Document extract
--------------------

Yes, it has been awfully quiet here since I came back from TechEd. I’ve noticed my own silence, and I’d love to blog more, but I’ve totally consumed by some research I’m doing in the Full Text Indexing realm. I’m a late comer to FTS, so I’m working hard at coming up to speed (as best as I can) on the subject. It started because of my current client, and the indexing of semi-structured documents that I’m doing for them. Because they are trying to index concepts and not key words, and it is text data mining based, this isn’t your typical project. Basically, they have a known set of concepts that they wish to index on. In there current “system” they have people (aka indexers) read every document and add references (metadata) between the document and their concepts. This way the documents can be “searched” by concept and not literals found within the text. What we are doing is trying to augment the process with as much automation as possible.

--------------------

Data section
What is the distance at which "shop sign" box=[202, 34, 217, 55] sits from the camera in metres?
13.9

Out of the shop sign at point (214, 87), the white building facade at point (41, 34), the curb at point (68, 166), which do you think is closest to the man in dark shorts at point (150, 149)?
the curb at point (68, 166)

--------------------

Goal of the exercise
Retype the full post above about the writer's Full Text Indexing research, changing nothing.

Output
Yes, it has been awfully quiet here since I came back from TechEd. I’ve noticed my own silence, and I’d love to blog more, but I’ve totally consumed by some research I’m doing in the Full Text Indexing realm. I’m a late comer to FTS, so I’m working hard at coming up to speed (as best as I can) on the subject. It started because of my current client, and the indexing of semi-structured documents that I’m doing for them. Because they are trying to index concepts and not key words, and it is text data mining based, this isn’t your typical project. Basically, they have a known set of concepts that they wish to index on. In there current “system” they have people (aka indexers) read every document and add references (metadata) between the document and their concepts. This way the documents can be “searched” by concept and not literals found within the text. What we are doing is trying to augment the process with as much automation as possible.